Ella se puso de puntillas para besar a John tiernamente en la frente.
– Bueno, pues sigue un poco, y llévame a almorzar, tengo un hambre de lobo.
Los primeros clientes de Enya se instalaron en la terraza. La pareja consultó el menú del día y preguntó si el plato que habían tomado la semana anterior estaba todavía en la carta. Se referían a un delicioso salmón cocido al vapor, servido sobre un lecho de ensalada.
A doscientos kilómetros de allí, un Austin Healey pasaba bajo el porche de ladrillos de un gran taller de carpintería. Antoine aparcó en el patio y llegó a pie a la recepción. El patrón lo recibió con los brazos abiertos y lo acompañó a su despacho.
Decididamente, los dioses no estaban de su parte. Después de haberse enfrentado a los sinsabores de la circulación, Mathias estaba perdido en medio de la inmensa explanada de la estación de Montparnasse. Un vigilante de la torre le indicó el camino a tomar. Los estudios de televisión estaban en el lado opuesto en que se encontraba él. Tenía que subir la calle de l'Arrivée y el bulevar de Vaugirard, girar a la izquierda en el bulevar Pasteur y tomar la avenida de la segunda división blindada que encontraría igualmente a su izquierda. Si corría, llegaría en diez minutos. Mathias hizo una breve parada para comprar un ramo de rosas a un vendedor ambulante y llegó al fin a la entrada de los estudios. Un agente de seguridad le pidió que se identificara y buscó en su cuaderno el número de extensión del Departamento de Imagen. Tras establecer la comunicación, informó a un técnico de que estaban esperando a Audrey en la entrada.
Ella llevaba unos téjanos y una chambra que realzaba con simpatía la curva de sus senos. Sus mejillas enrojecieron en cuanto vio a Mathias.
– ¿Qué estás haciendo aquí?
– Estaba dando un paseo.
– Es una bonita sorpresa; pero te lo suplico, esconde esas flores. Aquí no, todo el mundo nos está mirando -susurró ella.
– Sólo veo a dos o tres tipos allá, detrás del cristal.

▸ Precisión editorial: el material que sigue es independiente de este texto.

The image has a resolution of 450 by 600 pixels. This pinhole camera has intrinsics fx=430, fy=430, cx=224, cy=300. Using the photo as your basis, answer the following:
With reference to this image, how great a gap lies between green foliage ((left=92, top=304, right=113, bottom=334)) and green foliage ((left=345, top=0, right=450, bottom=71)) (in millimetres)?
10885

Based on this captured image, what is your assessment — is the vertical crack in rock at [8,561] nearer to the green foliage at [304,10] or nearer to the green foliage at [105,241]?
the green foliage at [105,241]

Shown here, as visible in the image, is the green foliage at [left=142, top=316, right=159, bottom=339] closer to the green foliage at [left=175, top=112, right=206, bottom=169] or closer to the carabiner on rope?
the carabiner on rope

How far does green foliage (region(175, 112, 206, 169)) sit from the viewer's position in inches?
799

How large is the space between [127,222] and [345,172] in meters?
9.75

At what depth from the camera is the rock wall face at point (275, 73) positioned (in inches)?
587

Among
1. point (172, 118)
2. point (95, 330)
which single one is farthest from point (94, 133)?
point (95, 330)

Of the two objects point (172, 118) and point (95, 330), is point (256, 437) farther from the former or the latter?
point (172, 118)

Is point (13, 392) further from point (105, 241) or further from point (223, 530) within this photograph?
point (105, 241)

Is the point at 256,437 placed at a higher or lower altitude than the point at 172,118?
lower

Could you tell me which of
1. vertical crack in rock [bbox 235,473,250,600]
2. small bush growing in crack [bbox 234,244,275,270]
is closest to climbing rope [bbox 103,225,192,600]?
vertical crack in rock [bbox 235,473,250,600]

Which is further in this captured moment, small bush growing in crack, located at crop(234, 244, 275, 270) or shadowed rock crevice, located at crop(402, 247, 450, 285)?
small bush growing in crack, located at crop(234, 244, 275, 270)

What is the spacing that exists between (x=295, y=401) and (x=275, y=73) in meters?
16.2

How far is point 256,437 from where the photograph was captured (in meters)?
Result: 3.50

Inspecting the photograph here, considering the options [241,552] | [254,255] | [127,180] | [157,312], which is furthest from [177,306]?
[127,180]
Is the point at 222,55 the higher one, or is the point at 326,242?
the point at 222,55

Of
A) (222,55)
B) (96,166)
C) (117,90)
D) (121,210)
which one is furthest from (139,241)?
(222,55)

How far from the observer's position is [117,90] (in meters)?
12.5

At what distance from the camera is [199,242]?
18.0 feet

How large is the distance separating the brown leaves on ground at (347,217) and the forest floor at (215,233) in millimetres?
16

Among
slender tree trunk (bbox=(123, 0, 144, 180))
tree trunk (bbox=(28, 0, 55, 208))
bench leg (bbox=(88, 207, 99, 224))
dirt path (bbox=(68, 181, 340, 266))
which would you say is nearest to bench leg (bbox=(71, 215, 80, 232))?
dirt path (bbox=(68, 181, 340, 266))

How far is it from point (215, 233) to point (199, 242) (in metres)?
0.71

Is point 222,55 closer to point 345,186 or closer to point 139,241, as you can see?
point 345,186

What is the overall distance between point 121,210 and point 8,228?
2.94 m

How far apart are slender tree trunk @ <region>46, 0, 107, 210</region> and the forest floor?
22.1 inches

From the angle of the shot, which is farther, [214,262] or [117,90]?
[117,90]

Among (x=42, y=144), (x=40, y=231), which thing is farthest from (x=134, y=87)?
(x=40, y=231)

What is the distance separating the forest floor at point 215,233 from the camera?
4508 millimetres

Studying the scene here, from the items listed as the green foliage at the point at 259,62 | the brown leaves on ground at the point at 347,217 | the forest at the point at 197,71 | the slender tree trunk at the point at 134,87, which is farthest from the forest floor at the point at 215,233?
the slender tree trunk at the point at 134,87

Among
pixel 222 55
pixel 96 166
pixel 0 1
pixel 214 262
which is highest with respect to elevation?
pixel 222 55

– Los dos o tres tipos en cuestión son el director de la redacción, el jefe del informativo y una periodista que es la mayor portera de la empresa; así que te lo ruego, sé discreto. Si no, me tendré que aguantar los cotilleos durante quince días.
– ¿Tienes un momento libre? -preguntó Mathias a la vez que escondía el ramo detrás de su espalda.
– Voy a avisarles de que me voy una horita. Espérame en el café, ahora mismo voy.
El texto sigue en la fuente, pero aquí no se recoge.